NAVAL AIR STATION WHIDBEY ISLAND, Wash. - The family of former Army Air Corps Pfc. Lawrence Edward Sabin recently wrote Naval Air Station (NAS) Whidbey Island to help surprise him on his 100th birthday celebration on Nov. 12, 2016 at Veteran's Hall in Pioneer, Calif., and to coincide with Veterans Day on Nov. 11.
The surprise was in the form of a 5 by 9 foot U.S. flag flown Aug. 19, 2016 at the Naval Weapons Systems Training Facility (NWSTF) at Boardman, Ore., where Sabin served during World War II as an aircraft plotter. Sabin was also sent a Flag-flying Certificate signed by Capt. Geoff Moore, NAS Whidbey Island Commanding Officer, a photograph of the NWSTF staff hoisting and saluting this flag and a NWSTF Boardman ball cap donated by the Navy staff.

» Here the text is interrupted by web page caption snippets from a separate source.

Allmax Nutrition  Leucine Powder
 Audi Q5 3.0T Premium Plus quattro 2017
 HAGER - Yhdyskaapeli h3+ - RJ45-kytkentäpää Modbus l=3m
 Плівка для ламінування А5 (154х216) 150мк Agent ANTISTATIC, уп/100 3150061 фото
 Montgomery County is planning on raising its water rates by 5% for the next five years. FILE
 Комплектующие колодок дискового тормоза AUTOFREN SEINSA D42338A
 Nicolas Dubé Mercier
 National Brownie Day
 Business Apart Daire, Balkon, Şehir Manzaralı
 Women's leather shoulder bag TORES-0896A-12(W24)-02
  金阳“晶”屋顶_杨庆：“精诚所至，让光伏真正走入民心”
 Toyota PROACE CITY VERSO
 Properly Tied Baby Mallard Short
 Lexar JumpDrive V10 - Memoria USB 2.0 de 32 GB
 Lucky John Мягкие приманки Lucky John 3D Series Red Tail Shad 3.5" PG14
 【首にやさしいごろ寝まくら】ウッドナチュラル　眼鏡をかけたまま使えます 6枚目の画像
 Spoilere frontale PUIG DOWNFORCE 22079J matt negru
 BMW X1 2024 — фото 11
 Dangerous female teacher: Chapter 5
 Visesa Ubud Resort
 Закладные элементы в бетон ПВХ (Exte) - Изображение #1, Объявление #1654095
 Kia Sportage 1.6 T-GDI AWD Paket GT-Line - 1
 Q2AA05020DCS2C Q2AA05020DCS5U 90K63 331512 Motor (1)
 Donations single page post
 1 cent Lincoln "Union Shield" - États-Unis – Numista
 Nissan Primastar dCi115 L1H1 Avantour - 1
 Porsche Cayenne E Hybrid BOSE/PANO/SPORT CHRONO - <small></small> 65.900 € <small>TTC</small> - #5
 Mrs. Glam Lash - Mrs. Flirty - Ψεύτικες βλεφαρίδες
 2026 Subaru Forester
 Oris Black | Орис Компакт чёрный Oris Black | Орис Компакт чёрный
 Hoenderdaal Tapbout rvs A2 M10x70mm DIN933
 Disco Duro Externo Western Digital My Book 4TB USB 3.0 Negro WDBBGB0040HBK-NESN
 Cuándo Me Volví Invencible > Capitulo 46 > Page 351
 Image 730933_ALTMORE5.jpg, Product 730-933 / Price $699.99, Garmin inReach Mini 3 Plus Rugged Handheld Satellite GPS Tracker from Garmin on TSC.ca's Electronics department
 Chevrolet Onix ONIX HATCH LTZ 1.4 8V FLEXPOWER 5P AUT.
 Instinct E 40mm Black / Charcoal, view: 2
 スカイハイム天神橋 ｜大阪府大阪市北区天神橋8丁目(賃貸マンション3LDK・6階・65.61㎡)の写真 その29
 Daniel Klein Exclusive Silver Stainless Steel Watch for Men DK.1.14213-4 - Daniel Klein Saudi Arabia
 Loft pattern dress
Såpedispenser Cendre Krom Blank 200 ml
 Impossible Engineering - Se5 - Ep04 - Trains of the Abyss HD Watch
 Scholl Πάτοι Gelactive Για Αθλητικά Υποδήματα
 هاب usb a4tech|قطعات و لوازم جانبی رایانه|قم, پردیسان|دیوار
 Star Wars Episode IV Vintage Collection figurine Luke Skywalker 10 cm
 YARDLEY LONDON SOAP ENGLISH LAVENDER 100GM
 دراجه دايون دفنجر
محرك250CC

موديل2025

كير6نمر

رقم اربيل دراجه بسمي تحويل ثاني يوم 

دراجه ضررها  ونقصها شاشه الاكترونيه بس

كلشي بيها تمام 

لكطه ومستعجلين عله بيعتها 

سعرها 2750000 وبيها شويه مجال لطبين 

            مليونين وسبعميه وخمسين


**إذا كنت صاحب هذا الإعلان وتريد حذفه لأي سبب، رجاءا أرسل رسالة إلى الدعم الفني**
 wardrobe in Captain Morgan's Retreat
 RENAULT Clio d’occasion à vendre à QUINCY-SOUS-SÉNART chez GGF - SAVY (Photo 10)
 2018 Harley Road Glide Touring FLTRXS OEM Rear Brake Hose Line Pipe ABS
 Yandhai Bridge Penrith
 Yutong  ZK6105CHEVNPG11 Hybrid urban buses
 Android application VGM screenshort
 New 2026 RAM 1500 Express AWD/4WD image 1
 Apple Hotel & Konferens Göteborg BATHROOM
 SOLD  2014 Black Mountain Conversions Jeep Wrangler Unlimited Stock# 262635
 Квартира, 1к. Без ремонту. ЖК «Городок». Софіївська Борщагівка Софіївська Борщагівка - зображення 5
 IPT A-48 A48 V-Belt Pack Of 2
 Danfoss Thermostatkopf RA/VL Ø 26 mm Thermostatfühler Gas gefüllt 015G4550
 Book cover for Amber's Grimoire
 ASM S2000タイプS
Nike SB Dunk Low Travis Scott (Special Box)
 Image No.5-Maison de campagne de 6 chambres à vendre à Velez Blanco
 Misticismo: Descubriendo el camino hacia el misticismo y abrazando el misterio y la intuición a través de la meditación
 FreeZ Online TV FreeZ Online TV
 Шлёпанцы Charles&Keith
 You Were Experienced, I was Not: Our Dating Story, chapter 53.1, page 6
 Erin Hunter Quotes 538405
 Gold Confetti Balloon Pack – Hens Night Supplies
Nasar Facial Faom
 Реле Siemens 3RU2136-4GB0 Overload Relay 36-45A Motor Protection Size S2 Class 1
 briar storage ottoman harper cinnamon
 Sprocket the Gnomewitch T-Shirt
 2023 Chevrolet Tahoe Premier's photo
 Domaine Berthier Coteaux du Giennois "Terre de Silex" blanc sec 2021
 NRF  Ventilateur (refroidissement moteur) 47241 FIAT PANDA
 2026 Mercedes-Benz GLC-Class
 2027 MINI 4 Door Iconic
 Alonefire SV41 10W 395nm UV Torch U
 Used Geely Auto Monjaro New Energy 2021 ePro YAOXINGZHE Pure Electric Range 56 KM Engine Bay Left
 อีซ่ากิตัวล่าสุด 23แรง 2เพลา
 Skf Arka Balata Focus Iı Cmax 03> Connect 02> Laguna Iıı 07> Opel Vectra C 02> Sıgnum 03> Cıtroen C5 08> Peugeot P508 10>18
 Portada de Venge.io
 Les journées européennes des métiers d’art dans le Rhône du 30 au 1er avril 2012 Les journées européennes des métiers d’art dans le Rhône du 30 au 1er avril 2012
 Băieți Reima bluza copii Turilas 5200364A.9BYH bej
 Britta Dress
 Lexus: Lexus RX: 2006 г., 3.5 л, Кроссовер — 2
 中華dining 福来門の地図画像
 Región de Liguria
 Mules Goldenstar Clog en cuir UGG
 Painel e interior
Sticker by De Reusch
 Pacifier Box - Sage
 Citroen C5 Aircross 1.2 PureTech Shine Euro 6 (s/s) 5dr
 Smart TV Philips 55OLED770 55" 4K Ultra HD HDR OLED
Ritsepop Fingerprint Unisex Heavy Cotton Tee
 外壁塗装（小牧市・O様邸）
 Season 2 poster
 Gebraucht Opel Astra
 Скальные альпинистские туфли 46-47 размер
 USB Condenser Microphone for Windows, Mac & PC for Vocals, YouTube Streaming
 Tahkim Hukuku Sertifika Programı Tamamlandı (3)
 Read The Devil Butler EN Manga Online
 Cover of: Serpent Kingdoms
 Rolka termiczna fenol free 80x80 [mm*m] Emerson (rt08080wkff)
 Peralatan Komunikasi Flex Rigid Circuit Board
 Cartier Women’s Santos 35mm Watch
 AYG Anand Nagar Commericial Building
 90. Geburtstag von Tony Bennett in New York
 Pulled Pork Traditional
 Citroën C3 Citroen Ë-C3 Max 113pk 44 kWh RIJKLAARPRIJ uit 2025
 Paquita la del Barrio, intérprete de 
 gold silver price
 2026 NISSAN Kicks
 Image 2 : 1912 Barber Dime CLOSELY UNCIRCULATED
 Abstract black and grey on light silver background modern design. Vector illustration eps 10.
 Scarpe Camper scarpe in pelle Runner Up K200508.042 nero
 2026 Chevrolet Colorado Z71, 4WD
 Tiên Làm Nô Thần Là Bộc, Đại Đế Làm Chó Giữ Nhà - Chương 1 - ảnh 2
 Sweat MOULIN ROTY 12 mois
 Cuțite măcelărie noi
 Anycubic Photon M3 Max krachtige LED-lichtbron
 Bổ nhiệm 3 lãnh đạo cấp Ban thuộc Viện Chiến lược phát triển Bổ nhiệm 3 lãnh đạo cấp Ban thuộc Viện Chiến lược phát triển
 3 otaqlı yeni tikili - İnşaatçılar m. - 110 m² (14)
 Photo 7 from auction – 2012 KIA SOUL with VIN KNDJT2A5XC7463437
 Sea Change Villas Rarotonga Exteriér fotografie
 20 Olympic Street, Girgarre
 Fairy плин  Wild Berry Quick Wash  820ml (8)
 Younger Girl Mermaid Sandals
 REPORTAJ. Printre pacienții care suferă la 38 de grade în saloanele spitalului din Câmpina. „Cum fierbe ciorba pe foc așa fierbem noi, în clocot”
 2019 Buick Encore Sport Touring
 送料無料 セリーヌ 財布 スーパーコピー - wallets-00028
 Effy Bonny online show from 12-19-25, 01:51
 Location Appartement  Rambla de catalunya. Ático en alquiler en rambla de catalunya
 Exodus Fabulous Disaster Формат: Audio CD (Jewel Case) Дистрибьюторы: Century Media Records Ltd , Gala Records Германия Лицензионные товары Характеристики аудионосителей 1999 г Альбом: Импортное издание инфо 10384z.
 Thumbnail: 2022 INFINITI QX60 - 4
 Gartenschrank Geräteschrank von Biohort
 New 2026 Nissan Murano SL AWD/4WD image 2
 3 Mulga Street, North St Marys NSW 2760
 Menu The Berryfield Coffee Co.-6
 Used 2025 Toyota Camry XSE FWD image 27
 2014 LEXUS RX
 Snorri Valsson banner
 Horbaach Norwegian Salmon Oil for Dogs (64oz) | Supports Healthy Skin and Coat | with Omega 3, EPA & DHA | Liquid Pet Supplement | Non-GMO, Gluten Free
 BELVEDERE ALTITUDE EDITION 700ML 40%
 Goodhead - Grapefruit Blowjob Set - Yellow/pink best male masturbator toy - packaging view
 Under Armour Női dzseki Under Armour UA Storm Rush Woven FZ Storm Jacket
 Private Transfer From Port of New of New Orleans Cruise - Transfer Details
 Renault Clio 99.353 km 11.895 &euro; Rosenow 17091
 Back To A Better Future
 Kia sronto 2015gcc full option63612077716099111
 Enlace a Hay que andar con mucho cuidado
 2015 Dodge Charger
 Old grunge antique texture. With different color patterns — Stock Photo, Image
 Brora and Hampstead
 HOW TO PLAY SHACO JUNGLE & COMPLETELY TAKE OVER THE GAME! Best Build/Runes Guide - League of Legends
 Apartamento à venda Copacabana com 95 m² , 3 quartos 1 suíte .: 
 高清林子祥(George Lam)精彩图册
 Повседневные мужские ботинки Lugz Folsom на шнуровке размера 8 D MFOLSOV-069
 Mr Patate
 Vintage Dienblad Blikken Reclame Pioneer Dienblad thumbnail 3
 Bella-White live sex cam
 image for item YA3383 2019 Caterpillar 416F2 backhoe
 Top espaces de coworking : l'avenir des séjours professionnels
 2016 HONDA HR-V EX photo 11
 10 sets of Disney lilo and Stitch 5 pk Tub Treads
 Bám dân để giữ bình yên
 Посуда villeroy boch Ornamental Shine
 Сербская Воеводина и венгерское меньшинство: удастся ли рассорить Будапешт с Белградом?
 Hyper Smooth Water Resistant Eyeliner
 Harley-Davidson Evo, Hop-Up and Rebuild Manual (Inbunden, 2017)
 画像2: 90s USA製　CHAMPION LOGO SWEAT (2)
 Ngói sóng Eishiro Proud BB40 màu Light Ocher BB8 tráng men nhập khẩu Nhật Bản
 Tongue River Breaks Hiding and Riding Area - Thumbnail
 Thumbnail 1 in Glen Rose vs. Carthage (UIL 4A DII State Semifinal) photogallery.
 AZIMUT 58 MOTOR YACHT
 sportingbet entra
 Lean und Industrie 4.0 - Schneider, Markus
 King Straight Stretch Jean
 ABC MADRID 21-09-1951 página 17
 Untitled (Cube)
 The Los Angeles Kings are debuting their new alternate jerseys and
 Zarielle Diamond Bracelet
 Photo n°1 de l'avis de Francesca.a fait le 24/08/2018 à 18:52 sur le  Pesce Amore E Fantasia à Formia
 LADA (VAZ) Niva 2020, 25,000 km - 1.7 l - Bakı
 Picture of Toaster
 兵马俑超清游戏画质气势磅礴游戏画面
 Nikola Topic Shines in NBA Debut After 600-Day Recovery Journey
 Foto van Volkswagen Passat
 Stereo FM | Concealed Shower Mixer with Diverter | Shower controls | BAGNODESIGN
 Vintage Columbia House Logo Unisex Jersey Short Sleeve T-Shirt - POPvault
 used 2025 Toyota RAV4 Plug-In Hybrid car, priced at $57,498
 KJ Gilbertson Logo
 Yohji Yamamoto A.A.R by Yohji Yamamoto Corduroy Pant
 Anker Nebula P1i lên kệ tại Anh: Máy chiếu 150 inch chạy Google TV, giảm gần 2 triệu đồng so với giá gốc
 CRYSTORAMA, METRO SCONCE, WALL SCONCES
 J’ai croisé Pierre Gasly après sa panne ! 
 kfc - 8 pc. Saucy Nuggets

“I'm so grateful to the men and women of NAS Whidbey Island and NWSTF Boardman Range for helping to surprise my grandfather with something heartfelt for his 100th birthday,” said Sabin's granddaughter, Dana Gordin in an email to the NAS Whidbey Island Public Affairs Office. “The American flag, a personal and precious gift and symbol of freedom, honors my grandfather's service during WWII and represents all that is great about this Nation and her people. My family and grandfather will be very touched!"
Back during Sabin’s military stint, NWSTF was called the Oregon Precision Bombing Range. According to NAS Whidbey Island’s Integrated Cultural Resource Management Plan, the U.S. Army Air Corps needed an aerial bombing practice range in the Northwest region during the early 1940s.
Beginning in 1941, the U.S. Army Air Corps began acquiring approximately 96,000 acres in Morrow County (later authorized by a 1943 Act of Congress) at what is now NWSTF Boardman through purchase of private land and transfer of Department of the Interior Bureau of Land Management land noted the document.
The U.S. Army Air Corps used the range from 1943 to 1945 for precision aerial bombing practice. Aircraft stationed at Walla Walla Army Air Base initially used the 12-square-mile range for air-to-ground gunnery practice. At the same time, the nearby Umatilla Army Ordnance Depot used the range for the demolition of munitions and small arms testing.
The Oregon range was an ideal location for practice bombing due to sparse population and the arid land wasn’t conducive to agriculture. The facility (under the U.S. Air Force) used other names including Arlington Bombing Range, and Boardman Bombing Range before the Navy settled on the current NWTSF Boardman in association with the nearby town.
The range property is no longer 96,000 acres, but only 47,432 acres after the western half was deeded back to the State of Oregon to accommodate the introduction of irrigated farming methods in the area. The U.S. Navy took over the property from the U.S. Air Force between 1958 and 1962.
Sabin trained as an aircraft plotter at Oregon Precision Bombing Range from December 1941 to January 1943 where he placed targets for bombers to practice deliveries. During this time he met his future wife Audrey Zastrow at an Arlington, Ore., high school dance where she was a senior. He then transferred to Cambridge, England from February 1943 to February 1945 as an aircraft warning plotter with the 50th Fighter Control Squadron. In August 1945, Sabin returned stateside to married Audrey and went to carpentry school to make furniture.
Today, the military staff at NWSTF Boardman provides target and facilities maintenance, fire suppression and range support operations. NWSTF Boardman is managed by NAS Whidbey Island, supporting the training and readiness requirements of tenant aviation units as well as Oregon National Guard partners and DoD contracts.
NAS Whidbey Island also recently celebrated a birthday like Sabin, but only its 74th on Sept. 21 when it was commissioned in 1942. The air station was named earlier this year the best naval installation in the country upon winning the 2016 Commander in Chief’s Annual Award for Installation Excellence.